O QUE FOI DITO
NO PARANÁ
''Todos terão direito à ampla defesa; ninguém será colocado na fogueira. Pode até ser que o resultado não seja o que a sociedade gostaria, mas não vamos mudar uma vírgula da verdade.''
Luiz Carlos Tamarozzi (PTB), relator da Comissão de Ética da Câmara de Londrina que vai investigar o vereador Henrique Barros (PMDB) denunciado pelo Ministério Público por formação de quadrilha e concussão, ao garantir seriedade nos trabalhos da Comissão.
''Ele sempre soube que era um trabalho de risco, mas gostava do que fazia. Era um cara muito correto, inteligente e assim como outros colegas, era famoso por 'dar o bote certo' e flagrar drogas dentro da PEL.''
José Gonçalves Neto, irmão do agente penitenciário Francisco Gonçalves Filho executado com 19 disparos de pistola e revólver calibre 38 quando chegava em casa com os filhos na terça-feira, ao falar sobre o trabalho do irmão na Penitenciária Estadual de Londrina (PEL).

(Dados armazenados)
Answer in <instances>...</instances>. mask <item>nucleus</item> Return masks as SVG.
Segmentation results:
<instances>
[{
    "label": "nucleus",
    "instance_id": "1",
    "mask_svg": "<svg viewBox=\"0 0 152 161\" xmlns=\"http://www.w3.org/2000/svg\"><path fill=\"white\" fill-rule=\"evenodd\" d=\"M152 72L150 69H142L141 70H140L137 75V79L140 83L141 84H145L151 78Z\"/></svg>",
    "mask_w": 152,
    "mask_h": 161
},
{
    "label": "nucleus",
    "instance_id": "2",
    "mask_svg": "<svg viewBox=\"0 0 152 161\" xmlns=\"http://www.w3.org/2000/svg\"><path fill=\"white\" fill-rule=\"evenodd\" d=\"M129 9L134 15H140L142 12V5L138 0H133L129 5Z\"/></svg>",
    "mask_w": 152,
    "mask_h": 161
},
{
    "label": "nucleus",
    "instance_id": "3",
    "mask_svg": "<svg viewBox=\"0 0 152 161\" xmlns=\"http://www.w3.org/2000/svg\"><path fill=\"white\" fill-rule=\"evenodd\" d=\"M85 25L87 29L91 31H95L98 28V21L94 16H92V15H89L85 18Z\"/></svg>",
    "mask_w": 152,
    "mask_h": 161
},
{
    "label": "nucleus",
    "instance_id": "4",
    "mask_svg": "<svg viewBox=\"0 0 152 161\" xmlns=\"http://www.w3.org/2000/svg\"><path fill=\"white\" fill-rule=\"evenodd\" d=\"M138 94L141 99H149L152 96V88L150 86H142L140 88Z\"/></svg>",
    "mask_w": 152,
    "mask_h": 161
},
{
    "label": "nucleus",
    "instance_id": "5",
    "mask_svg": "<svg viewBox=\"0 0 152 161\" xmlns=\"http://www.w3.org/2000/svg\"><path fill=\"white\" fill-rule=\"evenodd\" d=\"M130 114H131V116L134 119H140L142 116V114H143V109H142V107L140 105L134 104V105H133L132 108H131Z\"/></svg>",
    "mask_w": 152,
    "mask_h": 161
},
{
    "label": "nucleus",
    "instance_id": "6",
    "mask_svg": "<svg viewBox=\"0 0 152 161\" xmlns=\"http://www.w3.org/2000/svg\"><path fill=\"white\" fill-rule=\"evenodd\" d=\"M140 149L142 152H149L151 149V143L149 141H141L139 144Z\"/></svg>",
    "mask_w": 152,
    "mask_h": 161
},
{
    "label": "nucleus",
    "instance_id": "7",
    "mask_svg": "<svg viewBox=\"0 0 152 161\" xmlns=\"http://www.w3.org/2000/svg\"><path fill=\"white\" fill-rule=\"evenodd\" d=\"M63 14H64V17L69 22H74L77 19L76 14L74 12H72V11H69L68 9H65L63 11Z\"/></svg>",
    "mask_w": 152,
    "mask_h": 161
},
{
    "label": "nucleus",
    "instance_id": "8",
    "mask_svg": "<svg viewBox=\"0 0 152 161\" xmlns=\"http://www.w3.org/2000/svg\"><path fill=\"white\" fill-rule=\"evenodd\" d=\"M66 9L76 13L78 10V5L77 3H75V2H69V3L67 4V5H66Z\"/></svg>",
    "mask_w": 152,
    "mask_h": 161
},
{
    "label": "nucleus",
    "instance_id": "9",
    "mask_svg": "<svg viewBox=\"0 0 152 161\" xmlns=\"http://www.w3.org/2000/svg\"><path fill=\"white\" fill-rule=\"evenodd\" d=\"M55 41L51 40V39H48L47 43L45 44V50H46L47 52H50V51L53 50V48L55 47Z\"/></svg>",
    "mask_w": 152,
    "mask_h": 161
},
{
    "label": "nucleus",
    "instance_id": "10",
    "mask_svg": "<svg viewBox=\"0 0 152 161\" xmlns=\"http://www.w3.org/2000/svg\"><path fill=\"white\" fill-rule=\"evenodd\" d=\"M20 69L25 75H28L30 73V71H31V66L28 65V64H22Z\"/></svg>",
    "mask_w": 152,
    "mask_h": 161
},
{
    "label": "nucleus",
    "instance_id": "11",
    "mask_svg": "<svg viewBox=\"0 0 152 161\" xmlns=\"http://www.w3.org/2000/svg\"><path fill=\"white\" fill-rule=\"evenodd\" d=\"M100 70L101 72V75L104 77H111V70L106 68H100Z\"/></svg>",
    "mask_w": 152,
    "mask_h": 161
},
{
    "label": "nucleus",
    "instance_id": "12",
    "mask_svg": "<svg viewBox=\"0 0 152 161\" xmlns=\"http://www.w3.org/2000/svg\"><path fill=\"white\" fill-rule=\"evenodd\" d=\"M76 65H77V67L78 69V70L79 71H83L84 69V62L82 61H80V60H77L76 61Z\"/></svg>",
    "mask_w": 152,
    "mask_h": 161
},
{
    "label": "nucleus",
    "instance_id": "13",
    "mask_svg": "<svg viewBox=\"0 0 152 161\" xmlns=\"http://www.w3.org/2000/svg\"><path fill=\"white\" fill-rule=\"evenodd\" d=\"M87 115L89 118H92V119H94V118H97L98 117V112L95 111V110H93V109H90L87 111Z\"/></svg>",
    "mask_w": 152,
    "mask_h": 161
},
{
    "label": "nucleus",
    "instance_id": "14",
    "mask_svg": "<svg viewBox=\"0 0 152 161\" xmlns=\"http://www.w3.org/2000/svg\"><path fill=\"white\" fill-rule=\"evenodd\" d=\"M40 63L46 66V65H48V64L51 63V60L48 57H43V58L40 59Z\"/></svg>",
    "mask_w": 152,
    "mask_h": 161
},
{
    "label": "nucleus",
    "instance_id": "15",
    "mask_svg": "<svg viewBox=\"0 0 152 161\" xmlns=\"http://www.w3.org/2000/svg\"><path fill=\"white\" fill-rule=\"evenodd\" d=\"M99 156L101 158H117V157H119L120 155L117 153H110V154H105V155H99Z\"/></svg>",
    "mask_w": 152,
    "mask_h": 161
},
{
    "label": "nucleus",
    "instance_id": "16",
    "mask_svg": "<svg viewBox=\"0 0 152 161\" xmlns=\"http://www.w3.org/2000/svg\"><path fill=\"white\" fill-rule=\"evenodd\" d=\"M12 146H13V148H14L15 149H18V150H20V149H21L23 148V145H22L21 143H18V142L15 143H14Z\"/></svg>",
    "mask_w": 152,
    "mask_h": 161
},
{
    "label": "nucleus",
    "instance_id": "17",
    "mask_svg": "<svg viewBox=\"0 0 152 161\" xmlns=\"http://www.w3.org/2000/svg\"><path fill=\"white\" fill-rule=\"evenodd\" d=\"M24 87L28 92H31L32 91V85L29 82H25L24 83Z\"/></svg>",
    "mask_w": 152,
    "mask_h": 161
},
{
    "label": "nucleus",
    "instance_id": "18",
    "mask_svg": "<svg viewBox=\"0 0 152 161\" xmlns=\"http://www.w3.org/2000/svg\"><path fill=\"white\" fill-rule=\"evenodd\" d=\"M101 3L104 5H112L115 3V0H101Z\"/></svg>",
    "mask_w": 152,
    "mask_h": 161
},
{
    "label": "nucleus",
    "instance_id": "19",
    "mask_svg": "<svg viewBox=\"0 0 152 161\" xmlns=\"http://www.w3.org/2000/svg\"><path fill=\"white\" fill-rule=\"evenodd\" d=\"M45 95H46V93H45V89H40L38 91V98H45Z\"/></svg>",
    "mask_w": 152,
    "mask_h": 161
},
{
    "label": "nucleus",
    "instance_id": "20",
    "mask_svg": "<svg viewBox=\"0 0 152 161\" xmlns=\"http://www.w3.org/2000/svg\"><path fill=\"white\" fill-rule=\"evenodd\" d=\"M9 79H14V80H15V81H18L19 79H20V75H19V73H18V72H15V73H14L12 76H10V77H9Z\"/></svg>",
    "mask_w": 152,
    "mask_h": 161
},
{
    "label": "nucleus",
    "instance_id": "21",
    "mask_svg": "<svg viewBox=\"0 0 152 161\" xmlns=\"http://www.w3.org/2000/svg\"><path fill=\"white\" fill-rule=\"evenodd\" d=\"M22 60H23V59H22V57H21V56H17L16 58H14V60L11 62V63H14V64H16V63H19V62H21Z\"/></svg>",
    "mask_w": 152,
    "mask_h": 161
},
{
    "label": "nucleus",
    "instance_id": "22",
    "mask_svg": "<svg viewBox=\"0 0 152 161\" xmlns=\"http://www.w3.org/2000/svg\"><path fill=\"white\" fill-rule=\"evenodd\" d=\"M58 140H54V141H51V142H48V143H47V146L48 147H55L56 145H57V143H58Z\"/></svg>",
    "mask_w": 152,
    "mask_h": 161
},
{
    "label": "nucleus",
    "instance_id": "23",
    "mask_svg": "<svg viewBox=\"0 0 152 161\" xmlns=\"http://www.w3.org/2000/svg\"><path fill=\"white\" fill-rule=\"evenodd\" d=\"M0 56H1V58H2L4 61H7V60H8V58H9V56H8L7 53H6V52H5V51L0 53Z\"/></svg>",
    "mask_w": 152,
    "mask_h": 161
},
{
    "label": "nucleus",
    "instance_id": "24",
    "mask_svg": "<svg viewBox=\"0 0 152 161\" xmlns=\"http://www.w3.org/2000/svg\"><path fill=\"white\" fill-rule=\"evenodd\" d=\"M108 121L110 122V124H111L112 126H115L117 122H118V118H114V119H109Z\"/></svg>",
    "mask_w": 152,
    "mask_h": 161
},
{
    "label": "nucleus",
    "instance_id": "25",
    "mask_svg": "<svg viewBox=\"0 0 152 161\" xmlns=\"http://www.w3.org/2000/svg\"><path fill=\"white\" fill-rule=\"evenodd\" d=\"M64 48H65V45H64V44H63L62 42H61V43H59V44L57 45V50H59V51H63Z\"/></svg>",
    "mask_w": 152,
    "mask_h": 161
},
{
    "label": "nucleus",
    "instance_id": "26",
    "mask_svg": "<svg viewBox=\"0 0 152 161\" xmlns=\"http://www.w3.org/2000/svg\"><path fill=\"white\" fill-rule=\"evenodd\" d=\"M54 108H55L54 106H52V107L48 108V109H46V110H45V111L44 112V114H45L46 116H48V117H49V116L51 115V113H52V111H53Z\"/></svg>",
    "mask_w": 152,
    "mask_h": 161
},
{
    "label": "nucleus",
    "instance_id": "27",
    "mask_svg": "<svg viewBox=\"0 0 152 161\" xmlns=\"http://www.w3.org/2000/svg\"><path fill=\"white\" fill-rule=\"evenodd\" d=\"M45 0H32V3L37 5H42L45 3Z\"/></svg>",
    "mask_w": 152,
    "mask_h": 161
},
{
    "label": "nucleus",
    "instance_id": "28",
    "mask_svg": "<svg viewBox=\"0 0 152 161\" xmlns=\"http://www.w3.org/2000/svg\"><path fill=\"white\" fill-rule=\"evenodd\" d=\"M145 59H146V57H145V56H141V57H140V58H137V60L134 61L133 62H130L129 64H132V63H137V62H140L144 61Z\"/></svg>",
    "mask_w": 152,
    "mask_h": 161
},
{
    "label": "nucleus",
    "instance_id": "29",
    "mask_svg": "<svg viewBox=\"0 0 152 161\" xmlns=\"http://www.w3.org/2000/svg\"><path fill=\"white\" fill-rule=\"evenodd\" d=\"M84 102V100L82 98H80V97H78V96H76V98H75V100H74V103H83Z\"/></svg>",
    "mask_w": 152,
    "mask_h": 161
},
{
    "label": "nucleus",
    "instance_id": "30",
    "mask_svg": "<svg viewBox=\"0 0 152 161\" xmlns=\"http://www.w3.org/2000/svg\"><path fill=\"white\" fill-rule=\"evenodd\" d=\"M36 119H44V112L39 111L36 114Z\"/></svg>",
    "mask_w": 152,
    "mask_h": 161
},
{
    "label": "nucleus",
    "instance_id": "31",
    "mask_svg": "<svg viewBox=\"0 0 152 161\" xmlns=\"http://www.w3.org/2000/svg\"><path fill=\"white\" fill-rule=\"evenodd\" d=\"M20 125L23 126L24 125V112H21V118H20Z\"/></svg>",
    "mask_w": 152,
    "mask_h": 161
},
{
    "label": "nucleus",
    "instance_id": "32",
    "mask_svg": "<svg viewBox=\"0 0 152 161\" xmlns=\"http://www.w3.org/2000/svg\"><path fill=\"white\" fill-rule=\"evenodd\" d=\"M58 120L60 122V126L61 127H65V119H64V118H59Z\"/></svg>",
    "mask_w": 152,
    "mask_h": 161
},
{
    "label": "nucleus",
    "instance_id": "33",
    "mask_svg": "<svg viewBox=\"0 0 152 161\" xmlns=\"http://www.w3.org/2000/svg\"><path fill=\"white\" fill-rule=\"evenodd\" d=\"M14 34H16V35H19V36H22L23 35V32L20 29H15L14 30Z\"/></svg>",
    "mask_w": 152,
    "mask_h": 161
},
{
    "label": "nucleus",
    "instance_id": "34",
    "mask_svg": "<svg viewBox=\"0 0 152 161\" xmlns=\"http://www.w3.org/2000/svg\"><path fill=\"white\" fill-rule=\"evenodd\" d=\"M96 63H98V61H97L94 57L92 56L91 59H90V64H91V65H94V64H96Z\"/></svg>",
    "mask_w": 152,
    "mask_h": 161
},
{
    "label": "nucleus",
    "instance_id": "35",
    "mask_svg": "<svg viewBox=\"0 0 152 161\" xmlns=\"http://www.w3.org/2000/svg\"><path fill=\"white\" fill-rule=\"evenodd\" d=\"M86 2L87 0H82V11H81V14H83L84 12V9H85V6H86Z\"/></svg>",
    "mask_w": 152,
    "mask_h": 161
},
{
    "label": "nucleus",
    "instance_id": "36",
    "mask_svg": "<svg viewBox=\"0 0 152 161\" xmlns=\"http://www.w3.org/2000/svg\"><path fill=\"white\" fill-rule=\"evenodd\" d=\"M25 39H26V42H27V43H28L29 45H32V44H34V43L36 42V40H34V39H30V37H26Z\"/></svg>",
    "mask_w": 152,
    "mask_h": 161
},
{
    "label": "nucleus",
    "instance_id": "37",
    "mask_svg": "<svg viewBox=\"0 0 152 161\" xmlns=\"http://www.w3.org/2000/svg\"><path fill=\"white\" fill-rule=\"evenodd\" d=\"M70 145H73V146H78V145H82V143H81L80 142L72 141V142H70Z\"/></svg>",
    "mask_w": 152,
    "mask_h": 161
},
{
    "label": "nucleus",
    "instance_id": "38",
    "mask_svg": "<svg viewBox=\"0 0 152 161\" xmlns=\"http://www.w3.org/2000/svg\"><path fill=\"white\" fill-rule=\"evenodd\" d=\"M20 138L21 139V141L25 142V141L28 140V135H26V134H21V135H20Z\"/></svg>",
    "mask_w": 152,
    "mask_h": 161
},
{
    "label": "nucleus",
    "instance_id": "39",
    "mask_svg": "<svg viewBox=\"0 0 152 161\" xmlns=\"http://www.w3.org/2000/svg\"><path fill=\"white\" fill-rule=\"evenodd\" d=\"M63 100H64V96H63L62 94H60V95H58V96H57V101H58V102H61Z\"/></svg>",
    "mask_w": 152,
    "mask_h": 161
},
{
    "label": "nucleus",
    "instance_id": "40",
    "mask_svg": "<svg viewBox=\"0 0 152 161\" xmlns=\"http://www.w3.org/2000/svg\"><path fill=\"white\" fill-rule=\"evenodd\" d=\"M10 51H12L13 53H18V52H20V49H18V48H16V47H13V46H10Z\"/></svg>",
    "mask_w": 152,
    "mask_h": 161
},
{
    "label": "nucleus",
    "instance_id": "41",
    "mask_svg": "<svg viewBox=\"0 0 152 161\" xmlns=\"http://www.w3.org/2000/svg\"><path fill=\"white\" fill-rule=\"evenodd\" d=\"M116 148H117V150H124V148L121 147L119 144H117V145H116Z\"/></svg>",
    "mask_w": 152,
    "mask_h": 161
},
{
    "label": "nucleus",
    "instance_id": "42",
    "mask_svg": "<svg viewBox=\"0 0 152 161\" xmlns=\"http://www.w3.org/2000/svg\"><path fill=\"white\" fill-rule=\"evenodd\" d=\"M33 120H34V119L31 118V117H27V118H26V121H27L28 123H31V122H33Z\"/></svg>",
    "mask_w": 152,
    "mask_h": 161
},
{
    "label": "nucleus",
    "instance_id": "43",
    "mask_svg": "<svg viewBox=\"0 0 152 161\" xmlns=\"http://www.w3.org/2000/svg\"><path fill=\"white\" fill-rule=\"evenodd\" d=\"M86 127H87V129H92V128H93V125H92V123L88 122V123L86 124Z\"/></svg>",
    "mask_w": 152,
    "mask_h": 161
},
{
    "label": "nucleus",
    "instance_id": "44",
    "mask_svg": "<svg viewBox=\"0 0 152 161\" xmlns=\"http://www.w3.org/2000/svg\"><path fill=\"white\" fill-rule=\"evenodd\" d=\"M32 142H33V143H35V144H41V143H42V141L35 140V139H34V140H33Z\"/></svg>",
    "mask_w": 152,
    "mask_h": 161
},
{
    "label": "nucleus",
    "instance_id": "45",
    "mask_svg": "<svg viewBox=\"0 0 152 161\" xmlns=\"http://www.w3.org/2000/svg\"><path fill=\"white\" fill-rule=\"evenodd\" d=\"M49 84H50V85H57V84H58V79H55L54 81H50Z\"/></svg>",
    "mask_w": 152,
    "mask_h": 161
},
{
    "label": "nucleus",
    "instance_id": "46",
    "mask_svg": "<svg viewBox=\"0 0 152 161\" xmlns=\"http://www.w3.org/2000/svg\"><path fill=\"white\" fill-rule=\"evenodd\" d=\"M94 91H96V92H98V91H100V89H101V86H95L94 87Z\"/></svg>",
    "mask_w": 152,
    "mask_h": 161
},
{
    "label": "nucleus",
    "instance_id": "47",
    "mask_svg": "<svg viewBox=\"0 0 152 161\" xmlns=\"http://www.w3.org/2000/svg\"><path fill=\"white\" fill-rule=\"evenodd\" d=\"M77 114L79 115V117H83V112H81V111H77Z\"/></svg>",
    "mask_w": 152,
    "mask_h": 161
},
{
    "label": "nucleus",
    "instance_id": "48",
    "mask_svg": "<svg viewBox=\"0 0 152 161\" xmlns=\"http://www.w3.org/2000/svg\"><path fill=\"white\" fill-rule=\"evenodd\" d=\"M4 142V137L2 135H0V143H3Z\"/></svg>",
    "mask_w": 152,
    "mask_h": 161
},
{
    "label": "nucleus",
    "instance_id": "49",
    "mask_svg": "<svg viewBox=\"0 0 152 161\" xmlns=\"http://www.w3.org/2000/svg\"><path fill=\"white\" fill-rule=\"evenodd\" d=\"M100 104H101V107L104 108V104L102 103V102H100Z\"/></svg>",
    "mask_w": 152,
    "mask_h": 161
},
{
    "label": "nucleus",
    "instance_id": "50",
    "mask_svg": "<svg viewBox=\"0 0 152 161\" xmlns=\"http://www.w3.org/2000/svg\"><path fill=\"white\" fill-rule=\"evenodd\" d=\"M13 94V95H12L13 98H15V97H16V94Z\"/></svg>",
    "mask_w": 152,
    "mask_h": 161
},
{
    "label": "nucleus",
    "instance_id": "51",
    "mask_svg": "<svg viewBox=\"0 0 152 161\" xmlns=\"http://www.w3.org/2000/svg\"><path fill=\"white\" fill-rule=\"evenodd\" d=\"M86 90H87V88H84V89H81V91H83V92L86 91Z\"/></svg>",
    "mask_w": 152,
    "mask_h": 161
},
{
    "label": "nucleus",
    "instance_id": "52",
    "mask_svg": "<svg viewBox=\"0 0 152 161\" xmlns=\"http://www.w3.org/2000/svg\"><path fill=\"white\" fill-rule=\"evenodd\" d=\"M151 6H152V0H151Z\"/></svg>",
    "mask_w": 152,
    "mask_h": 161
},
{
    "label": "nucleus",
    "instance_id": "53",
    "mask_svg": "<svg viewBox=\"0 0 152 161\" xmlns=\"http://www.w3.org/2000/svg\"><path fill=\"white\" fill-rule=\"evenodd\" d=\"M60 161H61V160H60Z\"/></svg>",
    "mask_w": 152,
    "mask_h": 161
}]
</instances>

__INSTRUÇÕES DE TRABALHO__.
1) No texto sobre declarações no Paraná, com quantos disparos foi executado o agente penitenciário Francisco Gonçalves Filho?
2) Traduza para o inglês esta frase do texto sobre declarações no Paraná: "Ele sempre soube que era um trabalho de risco, mas gostava do que fazia."
3) Prossiga com o texto sobre declarações no Paraná a partir do ponto em que ele termina.

__LISTA DE RESPOSTAS__.
1) Com 19 disparos de pistola e revólver calibre 38.

2) He always knew it was risky work, but he liked what he did.

3)
''Sentimos que o que fica é a impunidade. Desse jeito, outros casos podem acontecer também porque para os bandidos acaba ficando fácil.''
Márcia de Souza Marchetti, viúva do agente penitenciário Luiz Carlos Marquetti morto a tiros em junho do ano passado em Londrina, ao lamentar a falta de punição aos assassinos do marido.